In questa serie di post raccoglieremo tutte le gimnosperme presenti nel blog cercando i caratteri che permettono di distinguerle fra loro, in modo simile a quanto si fa negli articoli che confrontano le specie all’interno di un certo genere(*). (Nella foto, ovuli di Ginkgo)


Cicadi, Gneti, Ginkgo
Sono questi i gruppi più antichi. È sempre emozionante accostarsi a piante profondamente diverse fra loro nell’aspetto, ma ciascuna dotata di tratti che ne evocano le origini ancestrali.
| Gruppo/specie | Foglie | Strutture riproduttive ‘fiori’ m, f | Strutture riproduttive ‘frutti’ | Tratti (fortemente) caratteristici |
|---|---|---|---|---|
| Cycas (Cycadaceae) | grandi pennate, raro bipennate | strobili enormi, allungati m, globosi f | grande infruttescenza | foglioline strette e rigide |
| Dioon (Zamiaceae) | grandi pennate | strobili enormi, allungati m, globosi f | grande infruttescenza | foglioline strette e rigide, sessili con attaccatura larga |
| Zamia (Zamiaceae) | grandi pennate | strobili | ovoidali | foglioline spesso larghe |
| Ginkgo biloba (Ginkgoaceae) | piatte | strobili amentacei m, globosi f | seme rivestito da pseudo arillo | foglie bilobate |
| Welwitschia mirabilis (Gnetofite) | piatte | strobili ramificati m, a squame f | pigne a squame cartacee | due uniche foglie a crescita indefinita |
| Ephedra (Gnetofite) | squamiformi | strobili ramificati m, a squame f | due semi con pseudo arillo | arbusti a fusti fotosintetici |
Cycas (gruppo delle cicadi)





Le infiorescenze in Cycas e Dioon sono enormi e fanno una certa impressione. Nella foto infiorescenza maschile di revoluta, lo strobilo è formato da miriadi di squame (microsporofilli), delle dimensioni di qualche centimetro, disposte a spirale e inferiormente completamente rivestite di polline



Dioon (Zamianceae, gruppo delle cicadi)





Curioso il nome: dal greco ‘di’ che vale due e ‘oon’ che sta per uovo. I due ovuli (nudi) sono ovviamente le due escrescenze gialle. Le macchioline nere sono micropili. (Foto, Wikipedia)
Zamia (Zamianceae, gruppo delle cicadi)




Sessili e con bordo leggermente dentato, a denti più fitti in cima. Le venature corrono parallele, ma non si comportano come nelle monocotiledoni, si dividono invece al modo del ginkgo. Anche i dioon hanno lo stesso comportamento. Le cycas invece sono a unica venatura centrale a somiglianza degli aghi dei pini.
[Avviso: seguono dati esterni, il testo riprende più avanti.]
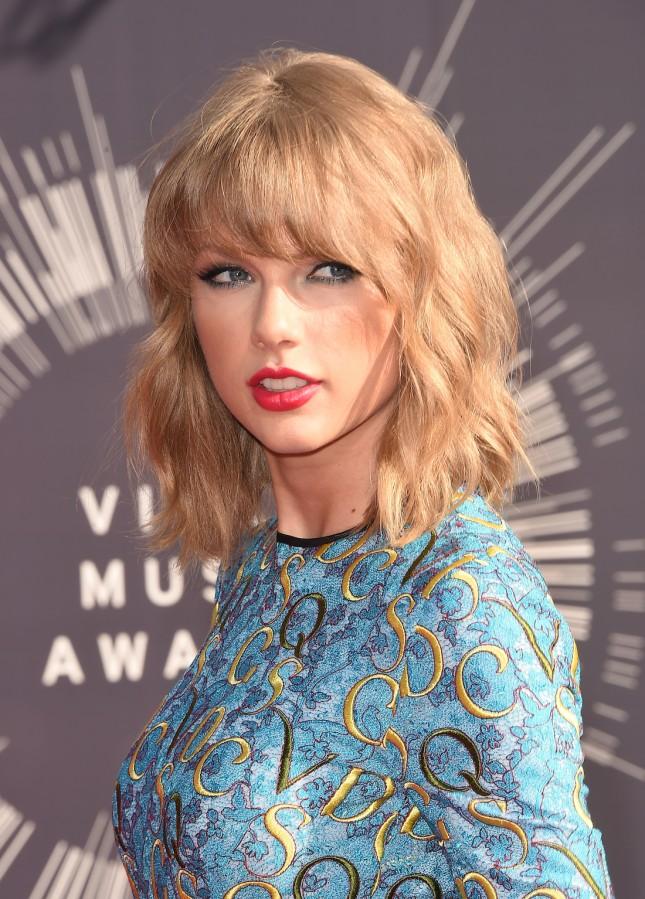 17 идеальных стрижек для блондинок: Тейлор Свифт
Ginkgo biloba (Ginkgoaceae)

Foglie a ventaglio, lungo picciolo, venature dicotomiche. I coni femminili sono portati (spesso) in coppia su lungo peduncolo; sembrano bignè.


I frutti (in realtà soltanto semi ricoperti da tegumento carnoso) sono simili a prugne; a maturazione hanno odore nauseabondo.
Welwitschia mirabilis (gruppo degli gneti)

Foglie nastriformi, innestate in cima a brevissimo tronco; colore verde tenue, quasi glauco, coriacee e spesse. Crescono in continuazione dalla base e si seccano in cima.


La pianta è dioica e gli apparati riproduttivi, sia maschili sia femminili, emergono dagli stessi tessuti (meristemi) che alimentano la crescita delle foglie. Nella foto strobili maschili, ramificati e squamosi.


Ephedra (gruppo degli gneti)

Nella foto sono distinguibili almeno quattro specie di efedra, da sinistra: E. fragilis, E. distachya, E. procera (appena visibile dietro la distachya), E. foeminea. Tutte hanno portamento arbustivo e tutte fusti lunghi e sottili capaci di fotosintesi.






(*)Inizialmente pensavo sarebbe bastata una sola tabella e un numero contenuto di righe, ma la cosa si è rivelata molto più complessa… Così oltre a dover costruire più tabelle saremo costretti a organizzare l’argomento in più articoli. Ci consoliamo pensando che dopotutto la faccenda porge il destro a un gran bel ripassone.